■ Assignment ■
Taking the line that contains "site NIA_S1_61A." as the starting point, give again exactly every line up to and including the last line of the records below.

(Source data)
.....
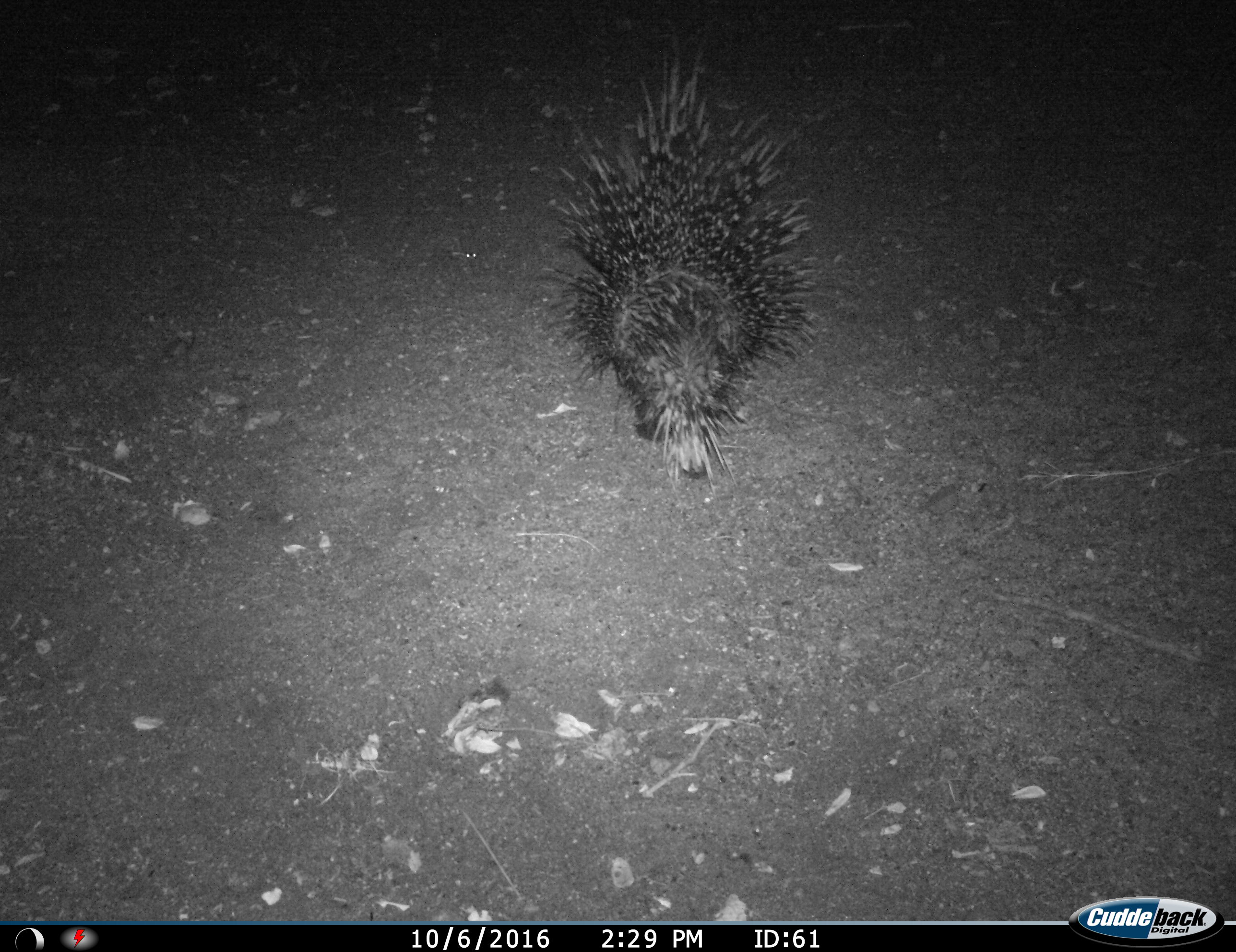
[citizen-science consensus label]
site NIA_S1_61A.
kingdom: Animalia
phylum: Chordata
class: Mammalia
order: Rodentia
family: Hystricidae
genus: Hystrix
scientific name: Hystrix cristata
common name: crested porcupine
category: porcupine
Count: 1.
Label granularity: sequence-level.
.....
■ Result of this task ■
site NIA_S1_61A.
kingdom: Animalia
phylum: Chordata
class: Mammalia
order: Rodentia
family: Hystricidae
genus: Hystrix
scientific name: Hystrix cristata
common name: crested porcupine
category: porcupine
Count: 1.
Label granularity: sequence-level.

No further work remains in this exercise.